[Input for this task Boundary: Start]

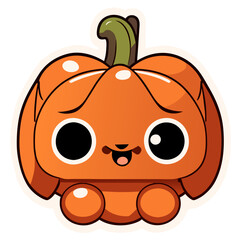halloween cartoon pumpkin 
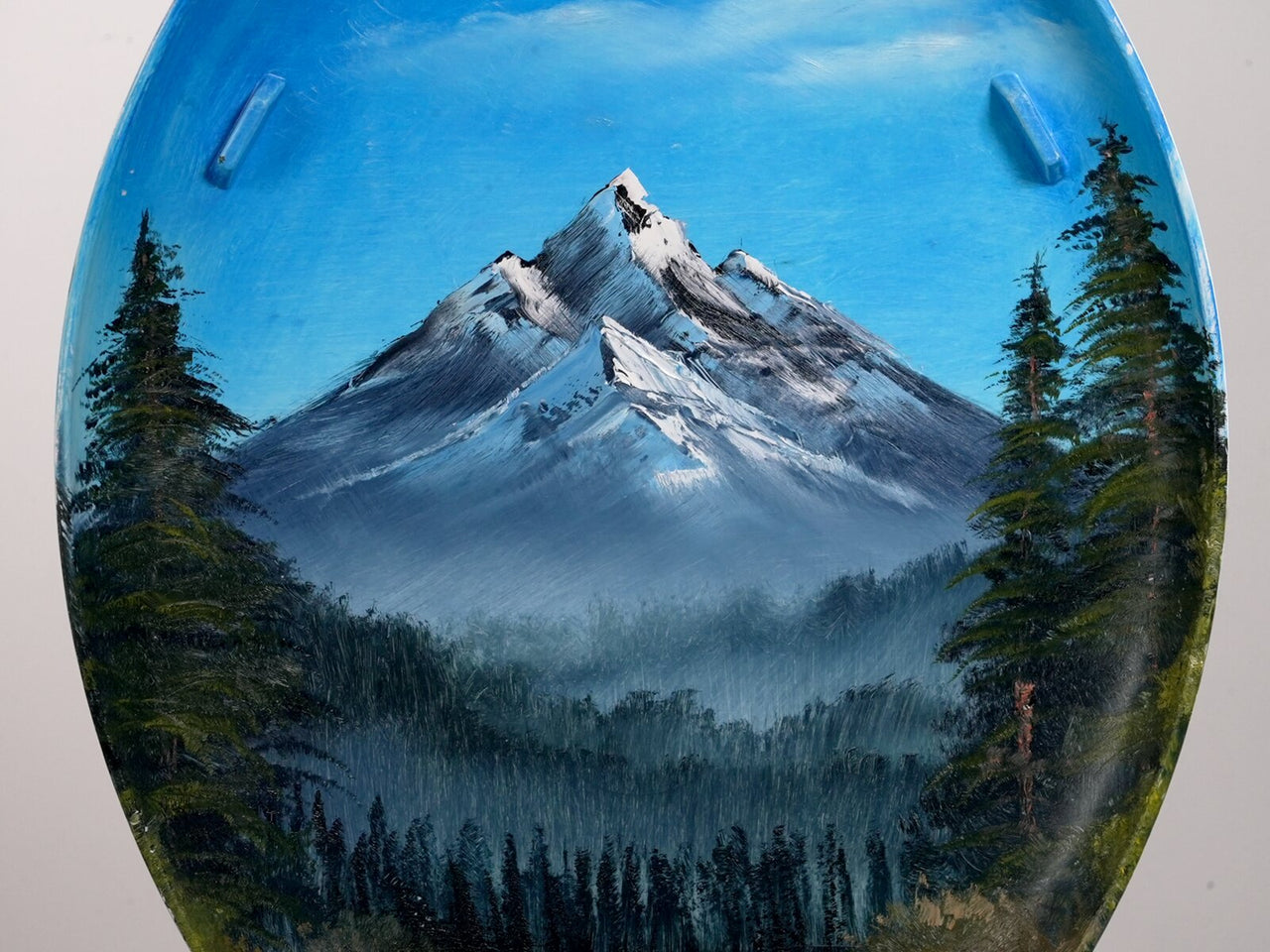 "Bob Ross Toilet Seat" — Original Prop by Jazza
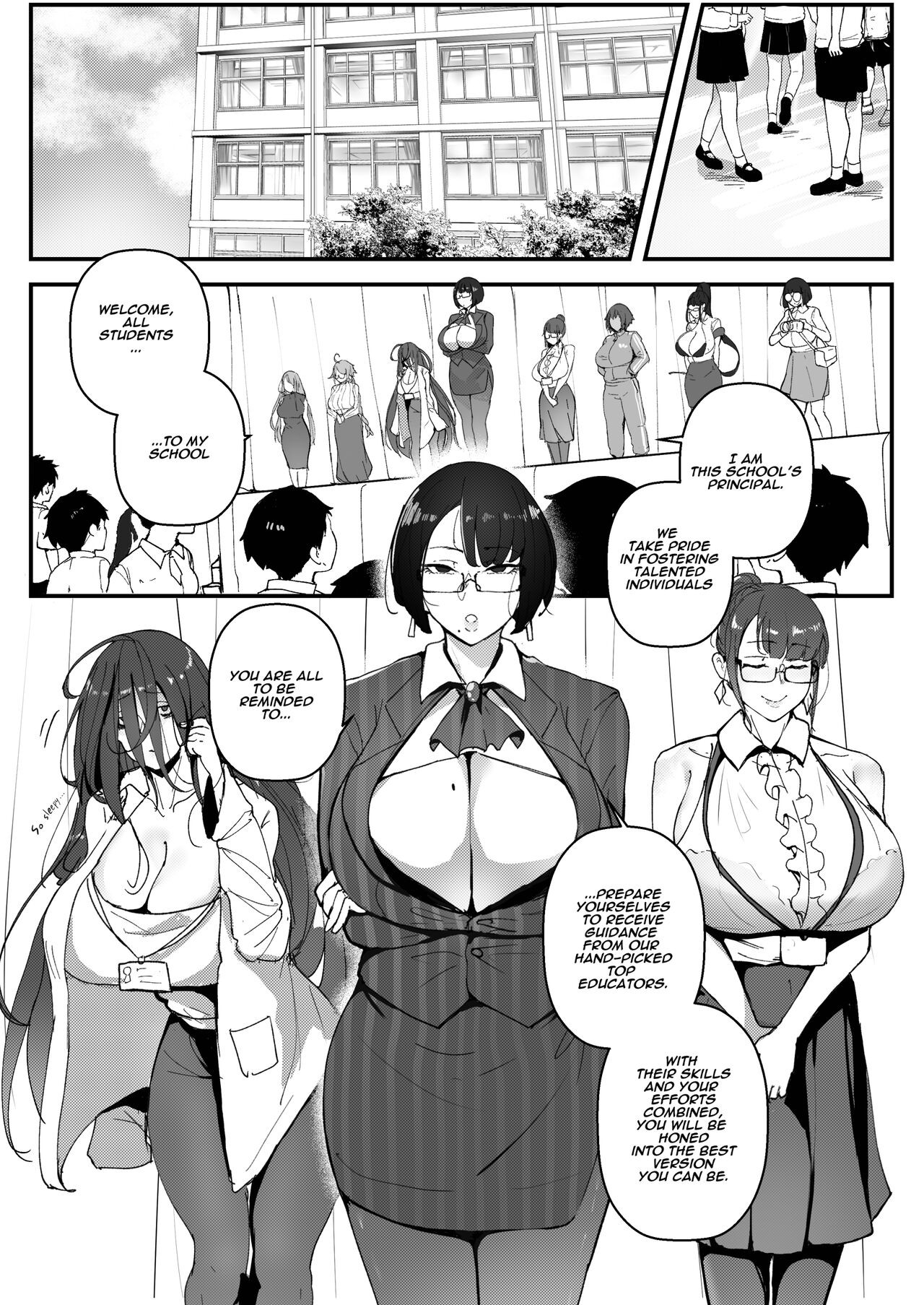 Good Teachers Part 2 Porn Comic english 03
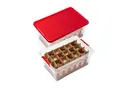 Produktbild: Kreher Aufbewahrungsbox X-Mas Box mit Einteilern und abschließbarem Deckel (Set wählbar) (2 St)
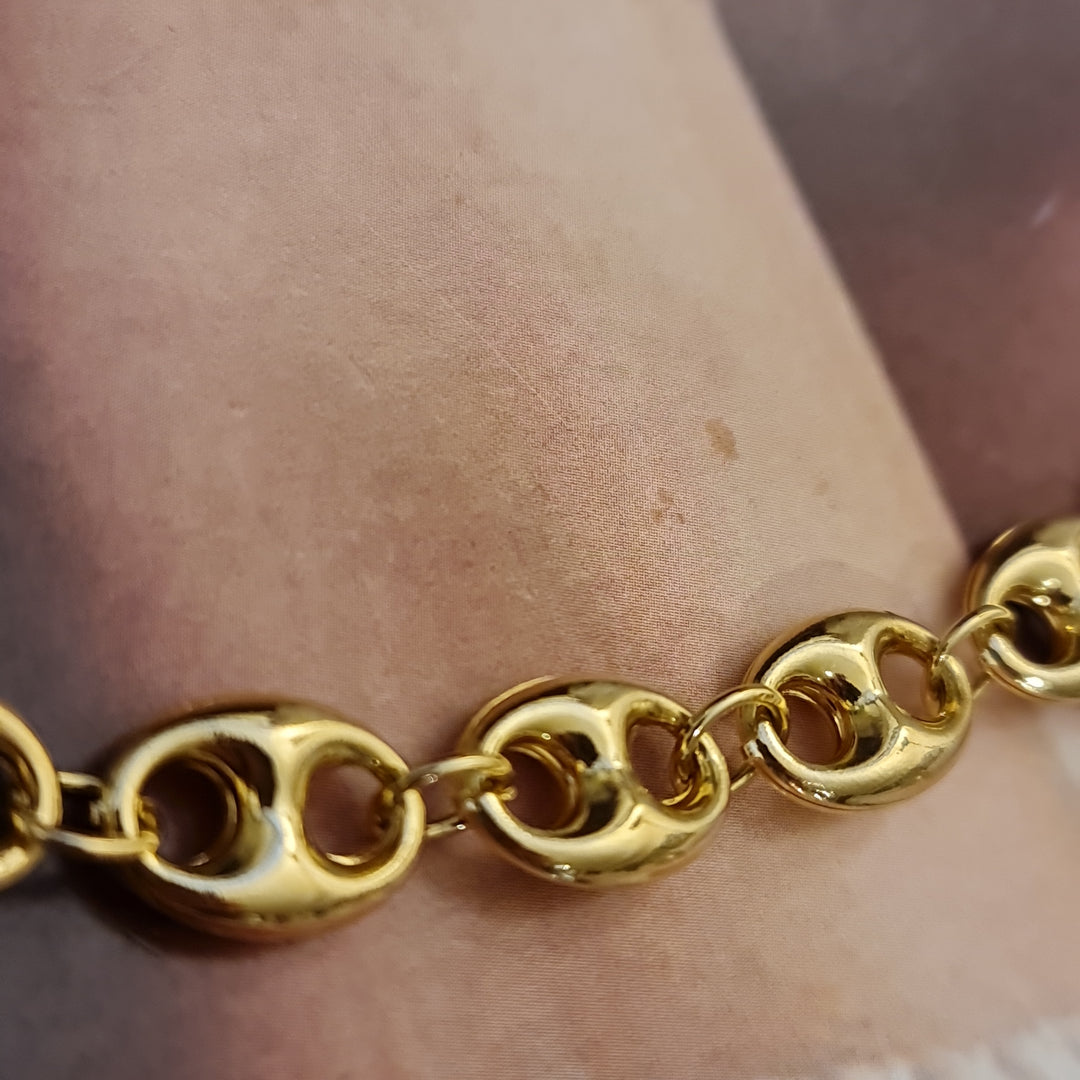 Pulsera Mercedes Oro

[Input for this task Boundary: End]

## What the exercise asks:
Please present the records above as a Markdown table with the columns "No." and "Text," one row per line and no blank lines. Leave out the pictures.

## Output below:
| No. | Text |
|---|---|
| 1 | halloween cartoon pumpkin  |
| 2 |  "Bob Ross Toilet Seat" — Original Prop by Jazza |
| 3 |  Good Teachers Part 2 Porn Comic english 03 |
| 4 |  Produktbild: Kreher Aufbewahrungsbox X-Mas Box mit Einteilern und abschließbarem Deckel (Set wählbar) (2 St) |
| 5 |  Pulsera Mercedes Oro |